**To be done**
Each line of the material below should be reproduced exactly.

**Supplied material**
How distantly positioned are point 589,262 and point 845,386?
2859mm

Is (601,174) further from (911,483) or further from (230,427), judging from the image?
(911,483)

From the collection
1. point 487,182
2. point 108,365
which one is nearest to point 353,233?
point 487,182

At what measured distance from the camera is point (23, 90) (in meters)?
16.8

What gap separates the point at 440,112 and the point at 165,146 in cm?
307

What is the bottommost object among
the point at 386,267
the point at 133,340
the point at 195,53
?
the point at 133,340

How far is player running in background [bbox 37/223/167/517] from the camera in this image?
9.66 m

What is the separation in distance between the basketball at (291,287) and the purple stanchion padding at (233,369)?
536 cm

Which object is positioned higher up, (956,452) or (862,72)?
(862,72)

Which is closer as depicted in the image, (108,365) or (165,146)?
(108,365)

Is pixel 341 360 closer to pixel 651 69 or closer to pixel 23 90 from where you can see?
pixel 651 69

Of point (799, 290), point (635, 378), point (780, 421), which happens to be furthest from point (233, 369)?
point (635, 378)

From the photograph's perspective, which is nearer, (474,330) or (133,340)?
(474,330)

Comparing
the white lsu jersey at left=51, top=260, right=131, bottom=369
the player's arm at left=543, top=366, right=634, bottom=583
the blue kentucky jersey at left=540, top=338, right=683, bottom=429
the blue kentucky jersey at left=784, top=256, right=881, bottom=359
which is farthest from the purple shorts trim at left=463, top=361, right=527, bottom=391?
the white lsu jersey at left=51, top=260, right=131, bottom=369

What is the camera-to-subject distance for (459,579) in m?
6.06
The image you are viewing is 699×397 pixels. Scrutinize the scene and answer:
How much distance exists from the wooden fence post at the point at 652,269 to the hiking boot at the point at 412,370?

**Output below**
How distantly positioned are point 589,262 and point 845,386?
2859mm

Is (601,174) further from (911,483) or further from (230,427), judging from the image?
(911,483)

From the collection
1. point 487,182
2. point 108,365
which one is nearest to point 353,233?
point 487,182

At what measured distance from the camera is point (23, 90) (in meters)?
16.8

What gap separates the point at 440,112 and the point at 165,146 in cm?
307

What is the bottommost object among
the point at 386,267
the point at 133,340
the point at 195,53
?
the point at 133,340

How far is player running in background [bbox 37/223/167/517] from the camera in this image?
9.66 m

What is the separation in distance between the basketball at (291,287) and the purple stanchion padding at (233,369)?
536 cm

Which object is positioned higher up, (956,452) or (862,72)?
(862,72)

Which is closer as depicted in the image, (108,365) or (165,146)?
(108,365)

Is pixel 341 360 closer to pixel 651 69 or closer to pixel 23 90 from where you can see?
pixel 651 69

Of point (799, 290), point (635, 378), point (780, 421), which happens to be furthest from point (233, 369)?
point (635, 378)

From the photograph's perspective, which is nearer, (474,330) or (133,340)?
(474,330)

Comparing
the white lsu jersey at left=51, top=260, right=131, bottom=369
the player's arm at left=543, top=366, right=634, bottom=583
the blue kentucky jersey at left=540, top=338, right=683, bottom=429
the blue kentucky jersey at left=784, top=256, right=881, bottom=359
which is farthest from the purple shorts trim at left=463, top=361, right=527, bottom=391?
the white lsu jersey at left=51, top=260, right=131, bottom=369

What is the camera-to-subject distance for (459,579) in m?
6.06
The image you are viewing is 699×397 pixels. Scrutinize the scene and answer:
How much distance exists from the wooden fence post at the point at 652,269 to the hiking boot at the point at 412,370?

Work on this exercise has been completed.